● WORK INSTRUCTION
Nothing but a number is wanted here: the count of lines in the data holding the word "family".

■ ■ ■ ■ ■ ■ ■

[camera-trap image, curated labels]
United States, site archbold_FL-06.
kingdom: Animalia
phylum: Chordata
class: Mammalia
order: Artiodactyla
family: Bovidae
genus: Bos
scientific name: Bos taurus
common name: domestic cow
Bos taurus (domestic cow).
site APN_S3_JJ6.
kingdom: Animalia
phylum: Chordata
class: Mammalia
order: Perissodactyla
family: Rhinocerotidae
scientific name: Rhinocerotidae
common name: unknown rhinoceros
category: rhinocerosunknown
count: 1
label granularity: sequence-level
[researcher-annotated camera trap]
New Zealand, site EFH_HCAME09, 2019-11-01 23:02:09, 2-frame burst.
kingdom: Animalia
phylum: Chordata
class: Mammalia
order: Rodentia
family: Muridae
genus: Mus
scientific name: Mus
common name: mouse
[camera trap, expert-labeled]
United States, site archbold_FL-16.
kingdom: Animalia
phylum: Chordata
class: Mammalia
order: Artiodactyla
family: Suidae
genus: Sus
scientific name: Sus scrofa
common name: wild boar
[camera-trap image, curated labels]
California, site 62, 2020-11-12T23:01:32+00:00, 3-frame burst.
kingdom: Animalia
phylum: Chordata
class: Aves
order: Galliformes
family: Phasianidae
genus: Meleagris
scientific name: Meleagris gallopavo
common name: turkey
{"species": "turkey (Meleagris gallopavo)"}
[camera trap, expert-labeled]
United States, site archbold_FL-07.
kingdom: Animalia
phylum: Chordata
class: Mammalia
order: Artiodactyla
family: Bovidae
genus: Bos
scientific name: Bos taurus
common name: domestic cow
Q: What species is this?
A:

■ ■ ■ ■ ■ ■ ■

● WRITTEN REPLY
6